The idea of writing Mastering SciPy arose but 2 months after publishing Learning SciPy for Numerical and Scientific Computing. During a presentation of that book at the University of South Carolina, I had the privilege of speaking about its contents to a heterogeneous audience of engineers, scientists, and students, each of them with very different research problems and their own set of preferred computational resources. In the weeks following that presentation, I helped a few professionals transition to a SciPy-based environment. During those sessions, we discussed how SciPy is, under the hood, the same set of algorithms (and often the same code) that they were already using.
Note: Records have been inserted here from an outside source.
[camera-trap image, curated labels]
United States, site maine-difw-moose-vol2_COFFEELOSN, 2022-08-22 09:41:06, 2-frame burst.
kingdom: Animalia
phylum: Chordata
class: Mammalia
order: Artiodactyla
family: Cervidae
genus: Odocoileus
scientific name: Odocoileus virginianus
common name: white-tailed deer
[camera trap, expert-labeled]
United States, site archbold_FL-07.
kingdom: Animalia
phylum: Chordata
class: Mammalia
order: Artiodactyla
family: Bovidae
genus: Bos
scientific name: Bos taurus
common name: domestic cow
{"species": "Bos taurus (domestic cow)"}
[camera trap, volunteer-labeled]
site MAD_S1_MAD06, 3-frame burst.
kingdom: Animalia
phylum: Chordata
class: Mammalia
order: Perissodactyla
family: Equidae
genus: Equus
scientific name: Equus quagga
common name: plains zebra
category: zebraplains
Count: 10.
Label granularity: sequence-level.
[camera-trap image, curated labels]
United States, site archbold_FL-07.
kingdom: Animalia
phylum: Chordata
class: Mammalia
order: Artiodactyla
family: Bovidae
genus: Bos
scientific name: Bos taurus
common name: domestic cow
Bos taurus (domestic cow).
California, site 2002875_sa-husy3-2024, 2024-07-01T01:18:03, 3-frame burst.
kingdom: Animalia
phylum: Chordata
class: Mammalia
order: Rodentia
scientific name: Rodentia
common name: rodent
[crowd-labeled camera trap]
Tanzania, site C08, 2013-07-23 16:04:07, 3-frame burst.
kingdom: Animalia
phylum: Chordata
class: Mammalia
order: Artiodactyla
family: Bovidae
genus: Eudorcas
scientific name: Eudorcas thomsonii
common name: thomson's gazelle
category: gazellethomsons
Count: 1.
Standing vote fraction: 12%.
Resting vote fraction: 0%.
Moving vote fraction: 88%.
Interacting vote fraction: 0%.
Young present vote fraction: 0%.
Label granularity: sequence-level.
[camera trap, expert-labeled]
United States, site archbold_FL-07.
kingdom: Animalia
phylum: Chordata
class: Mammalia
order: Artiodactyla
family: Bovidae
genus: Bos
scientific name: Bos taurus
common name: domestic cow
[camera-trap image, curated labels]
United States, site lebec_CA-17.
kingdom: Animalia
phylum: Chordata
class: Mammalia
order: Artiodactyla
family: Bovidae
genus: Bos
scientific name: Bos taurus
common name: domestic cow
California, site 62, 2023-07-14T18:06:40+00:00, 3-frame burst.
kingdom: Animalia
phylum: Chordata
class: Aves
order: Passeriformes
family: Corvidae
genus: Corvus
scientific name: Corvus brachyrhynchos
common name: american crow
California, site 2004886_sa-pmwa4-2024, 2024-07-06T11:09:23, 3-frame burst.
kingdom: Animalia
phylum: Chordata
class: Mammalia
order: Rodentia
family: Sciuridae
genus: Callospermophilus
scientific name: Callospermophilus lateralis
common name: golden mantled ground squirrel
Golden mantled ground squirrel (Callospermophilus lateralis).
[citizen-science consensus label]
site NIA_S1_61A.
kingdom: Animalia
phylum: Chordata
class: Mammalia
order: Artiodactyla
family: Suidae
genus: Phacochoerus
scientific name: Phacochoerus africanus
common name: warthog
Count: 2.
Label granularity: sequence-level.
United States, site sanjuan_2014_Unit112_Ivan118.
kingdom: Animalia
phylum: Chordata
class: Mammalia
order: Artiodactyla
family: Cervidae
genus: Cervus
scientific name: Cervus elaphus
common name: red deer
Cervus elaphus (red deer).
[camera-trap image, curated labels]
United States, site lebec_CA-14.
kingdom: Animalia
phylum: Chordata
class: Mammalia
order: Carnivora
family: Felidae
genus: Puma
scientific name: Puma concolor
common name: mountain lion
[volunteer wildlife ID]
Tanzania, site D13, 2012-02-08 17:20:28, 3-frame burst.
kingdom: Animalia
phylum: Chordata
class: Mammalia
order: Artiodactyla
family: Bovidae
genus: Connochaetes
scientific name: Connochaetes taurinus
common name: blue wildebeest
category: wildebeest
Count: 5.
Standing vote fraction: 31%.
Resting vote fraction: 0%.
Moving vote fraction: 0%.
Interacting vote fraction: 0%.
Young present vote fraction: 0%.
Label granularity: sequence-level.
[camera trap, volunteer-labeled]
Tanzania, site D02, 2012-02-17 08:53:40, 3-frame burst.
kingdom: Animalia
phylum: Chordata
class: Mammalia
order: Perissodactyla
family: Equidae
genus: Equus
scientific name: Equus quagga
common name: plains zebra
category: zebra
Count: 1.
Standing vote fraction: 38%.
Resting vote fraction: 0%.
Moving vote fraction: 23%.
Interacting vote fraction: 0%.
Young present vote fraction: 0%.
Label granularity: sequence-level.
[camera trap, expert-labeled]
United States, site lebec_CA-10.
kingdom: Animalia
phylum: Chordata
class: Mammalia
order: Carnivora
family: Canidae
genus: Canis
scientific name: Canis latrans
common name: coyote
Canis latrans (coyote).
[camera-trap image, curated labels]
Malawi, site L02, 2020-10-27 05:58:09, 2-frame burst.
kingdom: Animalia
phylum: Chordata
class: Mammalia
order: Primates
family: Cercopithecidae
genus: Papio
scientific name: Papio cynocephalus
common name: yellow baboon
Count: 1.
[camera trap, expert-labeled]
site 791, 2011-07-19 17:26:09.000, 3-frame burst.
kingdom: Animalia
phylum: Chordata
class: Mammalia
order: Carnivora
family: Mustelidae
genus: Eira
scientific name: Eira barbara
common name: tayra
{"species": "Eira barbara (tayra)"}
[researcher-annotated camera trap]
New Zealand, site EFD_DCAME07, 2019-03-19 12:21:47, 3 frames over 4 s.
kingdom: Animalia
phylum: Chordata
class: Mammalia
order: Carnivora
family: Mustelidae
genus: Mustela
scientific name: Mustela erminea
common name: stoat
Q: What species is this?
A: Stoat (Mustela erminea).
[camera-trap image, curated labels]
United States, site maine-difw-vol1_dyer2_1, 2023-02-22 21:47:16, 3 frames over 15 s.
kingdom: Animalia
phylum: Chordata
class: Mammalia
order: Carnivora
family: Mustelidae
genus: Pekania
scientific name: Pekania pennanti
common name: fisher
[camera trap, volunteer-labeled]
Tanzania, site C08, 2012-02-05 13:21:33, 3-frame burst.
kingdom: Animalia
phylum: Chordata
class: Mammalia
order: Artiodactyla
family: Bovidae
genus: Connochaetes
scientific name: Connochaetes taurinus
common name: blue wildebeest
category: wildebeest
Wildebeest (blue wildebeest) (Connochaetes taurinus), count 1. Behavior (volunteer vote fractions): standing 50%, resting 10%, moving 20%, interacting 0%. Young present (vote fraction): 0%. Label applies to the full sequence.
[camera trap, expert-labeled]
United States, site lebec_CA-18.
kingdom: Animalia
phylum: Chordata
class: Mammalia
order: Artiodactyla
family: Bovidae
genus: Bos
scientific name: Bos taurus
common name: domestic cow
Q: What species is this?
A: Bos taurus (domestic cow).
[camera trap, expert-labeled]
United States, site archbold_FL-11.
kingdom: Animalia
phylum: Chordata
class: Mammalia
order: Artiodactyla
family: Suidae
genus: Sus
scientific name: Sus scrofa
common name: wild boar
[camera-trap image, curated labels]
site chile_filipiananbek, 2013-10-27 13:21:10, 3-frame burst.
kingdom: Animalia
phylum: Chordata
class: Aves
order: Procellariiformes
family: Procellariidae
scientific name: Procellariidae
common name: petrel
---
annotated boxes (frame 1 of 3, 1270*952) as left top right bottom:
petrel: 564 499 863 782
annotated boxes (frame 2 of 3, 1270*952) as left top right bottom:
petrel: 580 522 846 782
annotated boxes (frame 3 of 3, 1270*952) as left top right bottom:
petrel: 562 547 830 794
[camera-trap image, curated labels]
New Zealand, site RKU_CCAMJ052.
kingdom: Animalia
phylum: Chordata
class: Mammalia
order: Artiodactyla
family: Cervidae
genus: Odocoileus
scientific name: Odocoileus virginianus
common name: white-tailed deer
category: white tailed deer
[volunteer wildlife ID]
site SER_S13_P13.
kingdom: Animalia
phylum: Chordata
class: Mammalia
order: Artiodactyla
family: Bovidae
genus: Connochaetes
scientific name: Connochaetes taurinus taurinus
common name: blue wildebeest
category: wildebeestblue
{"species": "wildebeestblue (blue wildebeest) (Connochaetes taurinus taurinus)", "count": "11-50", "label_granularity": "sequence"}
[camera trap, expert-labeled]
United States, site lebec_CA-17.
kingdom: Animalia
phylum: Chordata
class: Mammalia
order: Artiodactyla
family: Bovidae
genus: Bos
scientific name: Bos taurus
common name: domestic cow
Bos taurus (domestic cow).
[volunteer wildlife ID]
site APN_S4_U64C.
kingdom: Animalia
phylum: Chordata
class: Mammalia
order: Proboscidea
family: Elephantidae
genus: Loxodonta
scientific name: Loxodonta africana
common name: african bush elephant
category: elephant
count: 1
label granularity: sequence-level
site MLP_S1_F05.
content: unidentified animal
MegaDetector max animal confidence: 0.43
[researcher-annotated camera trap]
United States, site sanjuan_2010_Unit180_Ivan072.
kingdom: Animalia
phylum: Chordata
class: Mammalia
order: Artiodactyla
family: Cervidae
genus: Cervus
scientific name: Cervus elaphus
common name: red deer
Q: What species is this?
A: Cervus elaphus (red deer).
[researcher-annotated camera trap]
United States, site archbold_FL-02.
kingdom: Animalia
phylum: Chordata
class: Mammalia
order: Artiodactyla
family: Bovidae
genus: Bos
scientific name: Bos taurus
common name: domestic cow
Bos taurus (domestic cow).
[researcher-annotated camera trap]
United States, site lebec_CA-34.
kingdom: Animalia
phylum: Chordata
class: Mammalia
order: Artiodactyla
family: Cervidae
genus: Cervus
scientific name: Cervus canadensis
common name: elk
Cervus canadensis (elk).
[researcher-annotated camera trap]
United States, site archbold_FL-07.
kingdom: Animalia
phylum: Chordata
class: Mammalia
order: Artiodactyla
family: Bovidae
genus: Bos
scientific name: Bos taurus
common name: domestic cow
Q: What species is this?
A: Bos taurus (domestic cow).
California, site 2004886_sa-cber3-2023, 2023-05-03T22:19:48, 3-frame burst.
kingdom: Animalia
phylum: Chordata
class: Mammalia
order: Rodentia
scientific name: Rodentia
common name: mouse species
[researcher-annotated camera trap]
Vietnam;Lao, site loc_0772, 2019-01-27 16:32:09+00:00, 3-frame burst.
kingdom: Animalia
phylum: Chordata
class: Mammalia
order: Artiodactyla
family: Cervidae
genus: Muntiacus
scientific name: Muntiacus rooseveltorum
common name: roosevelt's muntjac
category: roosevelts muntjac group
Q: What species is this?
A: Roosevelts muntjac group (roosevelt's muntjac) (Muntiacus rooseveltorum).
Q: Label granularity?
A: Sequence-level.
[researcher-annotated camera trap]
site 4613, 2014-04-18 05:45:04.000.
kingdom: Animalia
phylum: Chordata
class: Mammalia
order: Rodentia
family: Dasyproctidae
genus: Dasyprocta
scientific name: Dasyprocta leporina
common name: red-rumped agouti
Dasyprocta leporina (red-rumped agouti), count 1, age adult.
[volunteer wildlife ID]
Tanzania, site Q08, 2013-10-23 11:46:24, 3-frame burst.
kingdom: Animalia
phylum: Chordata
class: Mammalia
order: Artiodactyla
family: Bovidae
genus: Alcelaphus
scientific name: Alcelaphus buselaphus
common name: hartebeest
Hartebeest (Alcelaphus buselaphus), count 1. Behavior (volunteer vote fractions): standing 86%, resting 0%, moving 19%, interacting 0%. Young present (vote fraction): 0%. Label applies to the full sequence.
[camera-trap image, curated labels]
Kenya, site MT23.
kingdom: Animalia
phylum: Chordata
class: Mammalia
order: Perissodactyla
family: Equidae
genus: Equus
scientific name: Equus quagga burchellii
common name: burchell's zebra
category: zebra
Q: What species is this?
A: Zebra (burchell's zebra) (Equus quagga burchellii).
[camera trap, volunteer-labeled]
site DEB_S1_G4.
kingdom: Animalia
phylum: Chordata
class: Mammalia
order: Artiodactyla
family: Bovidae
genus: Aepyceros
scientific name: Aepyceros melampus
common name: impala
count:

We experimented with some of their examples and systematically obtained comparable performance. We immediately saw the obvious benefit of a common environment based upon a robust scripting language. Through the SciPy stack, we discovered an easier way to communicate and share our results with colleagues, students, or employers. In all cases, the switch to the SciPy stack provided a faster setup for our groups, where newcomers could get up to speed quickly.

Everybody involved in the process went from novice to advanced user, and finally mastered the SciPy stack in no time. In most cases, the scientific background of the individuals with whom I worked made the transition seamless. The process toward mastering materialized when they were able to contrast the theory behind their research with the solutions offered. The aha moment always happened while replicating some of their experiments with a careful guidance and explanation of the process.

That is precisely the philosophy behind this book. I invite you to participate in similar sessions. Each chapter has been envisioned as a conversation with an individual with certain scientific needs expressed as numerical computations. Together, we discover relevant examples—the different possible ways to solve those problems, the theory behind them, and the pros and cons of each route.

The process of writing followed a similar path to obtain an engaging collection of examples. I entered into conversations with colleagues in several different fields. Each section clearly reflects these exchanges. This was crucial while engaged in the production of the most challenging chapters—the last four. To ensure the same quality throughout the book, always trying to commit to a rigorous set of standards, these chapters took much longer to be completed to satisfaction. Special mentions go to Aaron Dutle at NASA Langley Research Center, who helped shape parts of the chapter on computational geometry, and Parsa Bakhtary, a data analyst at Facebook, who inspired many of the techniques in the chapter on applications of statistical computing to data analysis.

It was an amazing journey that helped deepen my understanding of numerical methods, broadened my perspective in problem solving, and strengthened my scientific maturity. It is my wish that it has the same impact on you.